To facilitate sales of books via mail (and now online), standard terms (with abbreviations) are used by booksellers and read by book buyers. This system works best when the same terms and applications of them are used. A common tool for the book trade was Antiquarian Bookman Weekly (AB Weekly), a magazine of want lists and sale lists and articles about book collecting. Each issue contained a summary of their descriptions and definitions of a grading term. This list was first proposed in 1949 and although the magazine went out of business in the early 2000s, it remains a standard used by those in the trade and collecting.
- As New is self-explanatory. It means that the book is in the state that it should have been in when it left the publisher. This is the equivalent of Mint condition in numismatics.
- Fine (F or FN) is As New but allowing for the normal effects of time on an unused book that has been protected. A fine book shows no damage.
- Very Good (VG) describes a book that is worn but untorn. For many collectors this is the minimum acceptable condition for all but the rarest items. Any defects must be noted.
- Good (G) describes the condition of an average used worn book that is complete. Any defects must be noted.
- Fair shows wear and tear but all the text pages and illustrations or maps are present. It may lack endpapers, half-title, and even the title page. All defects must be noted.
- Poor describes a book that has the complete text but is so damaged that it is only of interest to a buyer who seeks a reading copy. If the damage renders the text illegible then the book is not even poor.
- Ex-library copies must always be designated as such no matter what the condition of the book.
- Book Club copies must always be designated as such no matter what the condition of the book.
- Binding Copy describes a book in which the pages or leaves are perfect, but the binding is very bad, loose, off or non-existent.
Other than “As New” which is meant to indicate a brand new book but sold other than direct from the publisher, the highest grade is “Fine.” There is no “Mint” or “Very Fine” in book grading.

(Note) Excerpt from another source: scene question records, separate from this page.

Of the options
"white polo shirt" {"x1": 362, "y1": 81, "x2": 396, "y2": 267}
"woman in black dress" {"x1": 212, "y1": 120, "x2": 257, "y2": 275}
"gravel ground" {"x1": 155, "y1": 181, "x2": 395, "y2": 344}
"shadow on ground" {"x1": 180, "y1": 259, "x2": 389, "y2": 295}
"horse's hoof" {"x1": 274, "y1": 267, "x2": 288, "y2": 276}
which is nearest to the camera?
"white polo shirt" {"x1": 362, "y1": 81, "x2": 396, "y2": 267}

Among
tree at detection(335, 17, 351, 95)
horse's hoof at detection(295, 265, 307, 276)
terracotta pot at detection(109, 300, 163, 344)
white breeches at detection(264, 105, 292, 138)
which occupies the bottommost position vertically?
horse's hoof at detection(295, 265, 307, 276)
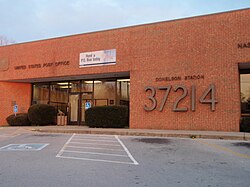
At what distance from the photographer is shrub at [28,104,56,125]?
64.3 feet

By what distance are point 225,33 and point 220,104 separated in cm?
405

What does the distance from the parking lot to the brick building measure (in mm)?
5373

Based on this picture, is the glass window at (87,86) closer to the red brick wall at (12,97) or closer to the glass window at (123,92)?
the glass window at (123,92)

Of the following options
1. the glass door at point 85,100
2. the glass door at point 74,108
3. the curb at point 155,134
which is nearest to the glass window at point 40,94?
the glass door at point 74,108

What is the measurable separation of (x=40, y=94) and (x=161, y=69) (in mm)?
12313

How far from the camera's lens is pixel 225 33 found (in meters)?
14.6

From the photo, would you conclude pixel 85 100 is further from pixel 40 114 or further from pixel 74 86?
pixel 40 114

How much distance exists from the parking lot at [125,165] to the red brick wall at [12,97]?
45.9 feet

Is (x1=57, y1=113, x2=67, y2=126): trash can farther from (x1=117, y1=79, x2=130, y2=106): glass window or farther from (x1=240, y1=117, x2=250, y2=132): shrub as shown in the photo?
(x1=240, y1=117, x2=250, y2=132): shrub

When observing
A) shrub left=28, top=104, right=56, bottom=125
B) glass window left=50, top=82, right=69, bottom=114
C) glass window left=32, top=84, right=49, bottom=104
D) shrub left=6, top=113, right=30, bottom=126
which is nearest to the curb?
shrub left=28, top=104, right=56, bottom=125

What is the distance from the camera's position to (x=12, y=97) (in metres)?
22.6

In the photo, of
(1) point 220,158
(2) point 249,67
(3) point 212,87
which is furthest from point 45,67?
(1) point 220,158

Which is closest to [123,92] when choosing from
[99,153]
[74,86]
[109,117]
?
[109,117]

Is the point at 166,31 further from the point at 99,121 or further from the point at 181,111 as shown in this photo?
the point at 99,121
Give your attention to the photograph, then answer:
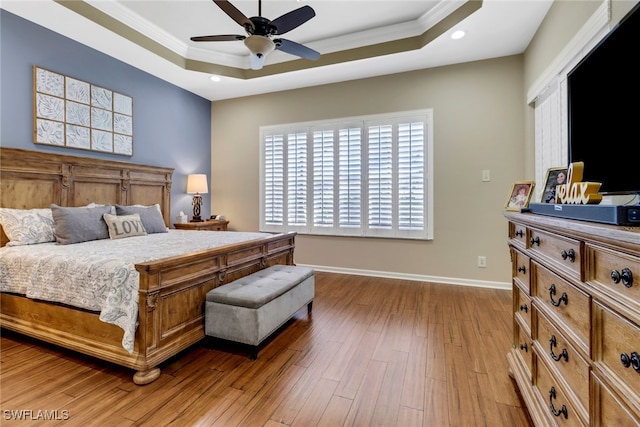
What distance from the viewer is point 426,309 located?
307 centimetres

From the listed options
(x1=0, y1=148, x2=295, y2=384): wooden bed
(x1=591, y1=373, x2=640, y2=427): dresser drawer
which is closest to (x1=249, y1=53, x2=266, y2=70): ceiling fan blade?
(x1=0, y1=148, x2=295, y2=384): wooden bed

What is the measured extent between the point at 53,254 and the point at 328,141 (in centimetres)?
342

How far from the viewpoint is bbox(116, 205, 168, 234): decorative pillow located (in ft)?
11.1

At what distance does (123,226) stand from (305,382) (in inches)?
96.7

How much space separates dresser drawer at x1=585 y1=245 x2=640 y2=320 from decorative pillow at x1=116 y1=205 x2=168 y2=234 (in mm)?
3810

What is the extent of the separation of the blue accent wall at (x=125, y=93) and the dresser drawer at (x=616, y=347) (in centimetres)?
439

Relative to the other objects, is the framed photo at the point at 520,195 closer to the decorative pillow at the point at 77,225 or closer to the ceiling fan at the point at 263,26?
the ceiling fan at the point at 263,26

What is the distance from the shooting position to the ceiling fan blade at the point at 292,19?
7.60 ft

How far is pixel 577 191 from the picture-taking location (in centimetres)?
119

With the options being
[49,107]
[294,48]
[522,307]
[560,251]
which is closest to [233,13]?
[294,48]

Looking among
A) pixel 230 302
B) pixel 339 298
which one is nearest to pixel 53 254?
pixel 230 302

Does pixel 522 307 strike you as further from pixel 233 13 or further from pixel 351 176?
pixel 351 176

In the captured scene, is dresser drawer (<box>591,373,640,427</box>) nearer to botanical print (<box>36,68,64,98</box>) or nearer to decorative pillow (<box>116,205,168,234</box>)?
decorative pillow (<box>116,205,168,234</box>)

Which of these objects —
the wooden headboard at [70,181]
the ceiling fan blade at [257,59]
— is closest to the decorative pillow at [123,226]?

Such terms are used in coins and comic books.
Sellers will routinely use + and – characters with a grade to indicate that it is a little better or below the grade named. For example VG+ is “a little better than very good.”
Collectible grade for books usually is VG or better. Some scarce or very fragile books may still be desirable at lower grades.
The book and dust jacket are graded separately. A grade of Fn/VG+ means that the book is in Fine condition and the dust jacket is VG+. It is common for a jacket to have more wear than the book.
Age of the book is never a reason to change the condition. Thus “good for its age” is the mark of an amateur cataloger, especially whey they are only using the copyright date as a means of assessing the age of the book and not other evidence indicating a later printing.
Still, terms like the ones from AB Weekly are only good when you have a common frame of reference of what a Fine, Very Good, or Good means. Firsts Magazine had a series of articles photographing the same book in different condition grades to illustrate what was meant by each term.
One way to look at this is in a scale of 1 to 10 where “10” is a “Fine” book that is a perfect, like-new book that has not been handled by a child. A “Very Good” would be an 8. A “Good” would be a 6. Anything less is a reading copy (if complete).
In terms of value, there is a relationship between condition and value. One way to consider it would be if a “10” (Fn) was worth $100, an “8” (VG) might be $50, and a “6” (G) might be very hard to sell even at $25.
Dust jackets (q.v.) are separate factors to the value.